Скшетуский опять поклонился.

— А теперь иди отдыхай, — ласково сказал воевода, — ты, верно, утомлен изрядно, как и все мы: у нас ведь ни минуты нет покоя.

— Я его к себе заберу, мы с ним в свойстве, — сказал ловчий Кшетовский.

— Пойдемте и мы, отдохнуть никому не помешает, кто знает, доведется ли уснуть следующей ночью! — сказал Бжозовский.

— Вечным сном, быть может, — докончил воевода.

И с этими словами удалился в боковую светелку, где в дверях его уже поджидал слуга; за ним разошлись и остальные. Ловчий Кшетовский повел Скшетуского к себе на квартиру, которая была рядом, через несколько домов только. Слуга с фонарем шел перед ними.

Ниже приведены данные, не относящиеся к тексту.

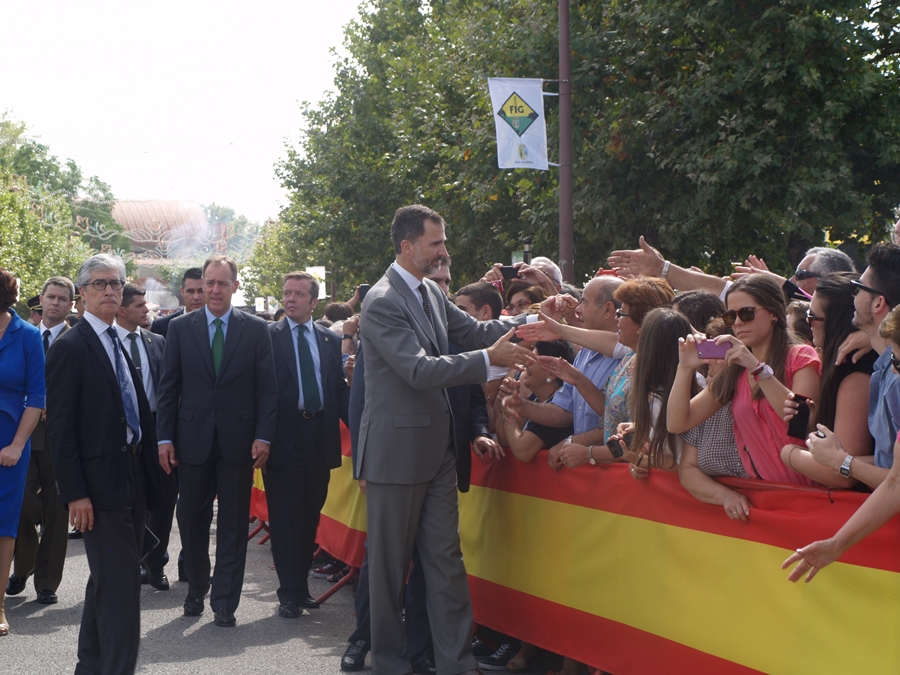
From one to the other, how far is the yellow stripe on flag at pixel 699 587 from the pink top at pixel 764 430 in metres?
0.32

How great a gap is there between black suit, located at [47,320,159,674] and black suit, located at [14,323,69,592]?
2.49 metres

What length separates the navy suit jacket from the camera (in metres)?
7.61

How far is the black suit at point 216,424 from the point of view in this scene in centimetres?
712

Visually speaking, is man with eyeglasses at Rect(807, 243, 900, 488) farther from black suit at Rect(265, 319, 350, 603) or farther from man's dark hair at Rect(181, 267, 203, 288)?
man's dark hair at Rect(181, 267, 203, 288)

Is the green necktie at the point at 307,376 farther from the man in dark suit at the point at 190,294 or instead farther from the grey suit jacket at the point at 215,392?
the man in dark suit at the point at 190,294

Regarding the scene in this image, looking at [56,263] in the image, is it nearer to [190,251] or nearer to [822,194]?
[822,194]

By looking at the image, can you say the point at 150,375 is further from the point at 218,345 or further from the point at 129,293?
the point at 218,345

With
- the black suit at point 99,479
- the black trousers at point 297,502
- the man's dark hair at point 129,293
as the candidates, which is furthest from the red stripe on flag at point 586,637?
the man's dark hair at point 129,293

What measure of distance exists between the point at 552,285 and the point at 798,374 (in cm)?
303

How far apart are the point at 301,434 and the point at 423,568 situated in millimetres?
2306

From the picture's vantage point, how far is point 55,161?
3757 inches

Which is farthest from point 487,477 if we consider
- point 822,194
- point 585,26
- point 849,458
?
point 585,26

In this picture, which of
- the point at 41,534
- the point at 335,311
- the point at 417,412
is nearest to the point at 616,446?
the point at 417,412

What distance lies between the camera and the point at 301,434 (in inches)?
302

— До чего ж ночь темна, и метет все сильнее! — сказал ловчий. — Эх, пан Ян, что мы сегодня пережили! Я думал, Судный день наступает. Еще б немного, и чернь перерезала бы нам глотки. У Брышовского рука рубить устала. Мы уже с жизнью прощались.

— Я был среди черни, — ответил Скшетуский. — Завтра к вечеру ожидается новая ватага разбойников, их уже оповестили. До вечера непременно надо уехать. Вы отсюда прямо в Киев?

— Это зависит от ответа Хмельницкого — к нему князь Четвертинский поехал. А вот и моя квартира, милости прошу, входи, пан Ян, я велел вина подогреть, не худо перед сном подкрепиться.

Они вошли в горницу, где в очаге ярко горел огонь. Дымящееся вино уже стояло на столе. Скшетуский жадно схватил чарку.

— У меня ни крошки не было во рту со вчерашнего дня, — сказал он.